**** Items ****

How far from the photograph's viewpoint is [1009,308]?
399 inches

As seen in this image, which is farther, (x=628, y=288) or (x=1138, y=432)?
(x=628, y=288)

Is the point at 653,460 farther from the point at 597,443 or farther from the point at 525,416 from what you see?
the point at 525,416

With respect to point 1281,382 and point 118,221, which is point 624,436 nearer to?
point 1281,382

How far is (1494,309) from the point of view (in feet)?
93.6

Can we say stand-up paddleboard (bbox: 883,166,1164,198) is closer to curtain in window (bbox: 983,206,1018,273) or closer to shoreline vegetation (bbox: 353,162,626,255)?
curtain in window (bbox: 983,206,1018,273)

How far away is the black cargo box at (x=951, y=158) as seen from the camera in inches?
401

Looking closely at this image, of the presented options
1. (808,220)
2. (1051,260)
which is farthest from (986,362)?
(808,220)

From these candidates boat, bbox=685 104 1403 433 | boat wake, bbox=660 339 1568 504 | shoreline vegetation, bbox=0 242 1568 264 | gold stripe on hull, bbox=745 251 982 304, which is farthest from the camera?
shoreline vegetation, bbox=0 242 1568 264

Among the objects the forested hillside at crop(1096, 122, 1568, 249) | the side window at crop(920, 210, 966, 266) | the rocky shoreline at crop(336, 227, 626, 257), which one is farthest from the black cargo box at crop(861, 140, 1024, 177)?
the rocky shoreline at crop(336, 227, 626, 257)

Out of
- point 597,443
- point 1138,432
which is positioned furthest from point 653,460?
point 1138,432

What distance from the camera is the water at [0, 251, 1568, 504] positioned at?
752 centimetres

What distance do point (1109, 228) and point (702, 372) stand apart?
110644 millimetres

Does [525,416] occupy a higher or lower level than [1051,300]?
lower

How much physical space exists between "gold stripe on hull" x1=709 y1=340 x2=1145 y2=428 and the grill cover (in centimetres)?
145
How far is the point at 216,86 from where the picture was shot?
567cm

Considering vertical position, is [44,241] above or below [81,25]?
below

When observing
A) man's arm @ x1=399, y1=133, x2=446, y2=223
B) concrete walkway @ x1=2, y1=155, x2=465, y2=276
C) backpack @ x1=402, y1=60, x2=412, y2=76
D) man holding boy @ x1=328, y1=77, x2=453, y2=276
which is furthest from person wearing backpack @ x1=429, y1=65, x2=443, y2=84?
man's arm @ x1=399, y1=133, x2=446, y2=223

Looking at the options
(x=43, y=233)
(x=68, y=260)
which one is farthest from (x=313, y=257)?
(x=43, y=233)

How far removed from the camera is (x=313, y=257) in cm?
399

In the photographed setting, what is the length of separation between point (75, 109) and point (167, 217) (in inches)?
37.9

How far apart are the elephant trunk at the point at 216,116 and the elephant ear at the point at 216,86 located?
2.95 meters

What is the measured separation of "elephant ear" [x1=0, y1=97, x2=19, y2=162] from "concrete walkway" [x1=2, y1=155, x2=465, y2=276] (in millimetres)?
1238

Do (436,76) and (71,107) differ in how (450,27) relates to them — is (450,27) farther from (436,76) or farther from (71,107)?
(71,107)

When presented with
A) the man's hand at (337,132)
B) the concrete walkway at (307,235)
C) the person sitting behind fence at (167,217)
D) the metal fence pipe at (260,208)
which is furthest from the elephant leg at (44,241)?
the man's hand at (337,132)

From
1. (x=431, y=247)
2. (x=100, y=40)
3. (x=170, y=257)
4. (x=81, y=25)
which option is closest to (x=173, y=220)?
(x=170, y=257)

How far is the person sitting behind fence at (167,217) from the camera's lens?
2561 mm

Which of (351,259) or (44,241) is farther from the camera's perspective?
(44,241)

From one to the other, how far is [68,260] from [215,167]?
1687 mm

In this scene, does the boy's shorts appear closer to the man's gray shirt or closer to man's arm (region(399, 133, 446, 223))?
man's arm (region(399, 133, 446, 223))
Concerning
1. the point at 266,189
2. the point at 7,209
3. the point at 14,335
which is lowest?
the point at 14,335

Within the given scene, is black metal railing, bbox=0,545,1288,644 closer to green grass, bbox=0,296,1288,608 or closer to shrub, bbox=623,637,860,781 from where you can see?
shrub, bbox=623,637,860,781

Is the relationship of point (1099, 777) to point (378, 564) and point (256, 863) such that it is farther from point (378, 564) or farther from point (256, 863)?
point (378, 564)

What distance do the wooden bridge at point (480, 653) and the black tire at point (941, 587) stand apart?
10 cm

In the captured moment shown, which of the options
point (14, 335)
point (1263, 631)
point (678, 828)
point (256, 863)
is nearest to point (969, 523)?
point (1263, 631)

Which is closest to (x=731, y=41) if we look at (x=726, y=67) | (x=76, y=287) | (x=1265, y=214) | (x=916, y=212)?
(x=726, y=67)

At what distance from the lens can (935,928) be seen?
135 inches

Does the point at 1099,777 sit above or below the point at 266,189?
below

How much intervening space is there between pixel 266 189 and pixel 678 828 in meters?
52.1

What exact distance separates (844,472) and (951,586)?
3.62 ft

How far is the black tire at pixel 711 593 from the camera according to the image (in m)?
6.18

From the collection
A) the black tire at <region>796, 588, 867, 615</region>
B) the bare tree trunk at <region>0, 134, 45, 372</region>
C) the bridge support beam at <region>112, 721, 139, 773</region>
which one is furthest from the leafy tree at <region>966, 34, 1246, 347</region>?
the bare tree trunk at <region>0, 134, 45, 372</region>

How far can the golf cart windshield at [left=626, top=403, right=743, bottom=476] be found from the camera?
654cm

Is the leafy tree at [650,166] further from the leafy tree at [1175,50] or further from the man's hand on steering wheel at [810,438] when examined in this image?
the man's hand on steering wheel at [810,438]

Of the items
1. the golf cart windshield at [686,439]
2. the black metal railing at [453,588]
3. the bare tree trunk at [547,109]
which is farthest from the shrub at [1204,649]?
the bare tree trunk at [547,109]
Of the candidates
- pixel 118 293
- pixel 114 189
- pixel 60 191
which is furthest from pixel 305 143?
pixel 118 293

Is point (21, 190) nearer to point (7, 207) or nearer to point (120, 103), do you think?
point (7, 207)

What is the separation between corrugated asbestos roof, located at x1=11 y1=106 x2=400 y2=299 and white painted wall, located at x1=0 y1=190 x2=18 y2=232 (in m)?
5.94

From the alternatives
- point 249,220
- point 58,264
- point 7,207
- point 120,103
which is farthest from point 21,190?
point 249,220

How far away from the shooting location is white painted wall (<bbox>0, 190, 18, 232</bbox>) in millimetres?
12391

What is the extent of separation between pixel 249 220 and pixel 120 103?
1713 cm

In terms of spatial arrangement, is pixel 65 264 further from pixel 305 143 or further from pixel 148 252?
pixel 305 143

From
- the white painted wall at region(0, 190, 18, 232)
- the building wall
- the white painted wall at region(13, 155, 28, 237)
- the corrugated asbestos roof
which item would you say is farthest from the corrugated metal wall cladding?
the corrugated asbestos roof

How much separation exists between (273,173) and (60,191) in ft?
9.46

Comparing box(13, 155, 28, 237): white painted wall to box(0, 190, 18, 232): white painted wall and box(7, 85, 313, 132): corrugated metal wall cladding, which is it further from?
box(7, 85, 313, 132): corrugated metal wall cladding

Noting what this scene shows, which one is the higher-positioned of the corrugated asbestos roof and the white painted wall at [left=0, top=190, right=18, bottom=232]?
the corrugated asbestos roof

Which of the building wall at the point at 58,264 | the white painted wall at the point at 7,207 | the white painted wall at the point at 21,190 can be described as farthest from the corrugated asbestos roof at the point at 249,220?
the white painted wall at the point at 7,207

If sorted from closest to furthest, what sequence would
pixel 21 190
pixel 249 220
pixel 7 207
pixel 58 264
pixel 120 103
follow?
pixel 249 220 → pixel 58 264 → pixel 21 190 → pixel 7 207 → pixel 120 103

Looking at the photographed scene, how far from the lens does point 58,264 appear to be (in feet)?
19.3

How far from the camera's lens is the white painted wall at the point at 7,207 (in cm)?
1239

****

Aim: Please copy the data above word for word, starting with the line that contains "How far is the point" and going on through the line that contains "2.95 meters".

Correct result:
How far is the point at 216,86 from where the picture was shot?
567cm

Considering vertical position, is [44,241] above or below [81,25]?
below

When observing
A) man's arm @ x1=399, y1=133, x2=446, y2=223
B) concrete walkway @ x1=2, y1=155, x2=465, y2=276
C) backpack @ x1=402, y1=60, x2=412, y2=76
D) man holding boy @ x1=328, y1=77, x2=453, y2=276
which is furthest from person wearing backpack @ x1=429, y1=65, x2=443, y2=84?
man's arm @ x1=399, y1=133, x2=446, y2=223

Looking at the options
(x=43, y=233)
(x=68, y=260)
which one is farthest from (x=313, y=257)?
(x=43, y=233)

How far removed from the camera is (x=313, y=257) in cm?
399

In the photographed setting, what is the length of separation between point (75, 109) and point (167, 217) (in inches)?
37.9

How far apart are the elephant trunk at the point at 216,116 and the elephant ear at the point at 216,86 located?
2.95 meters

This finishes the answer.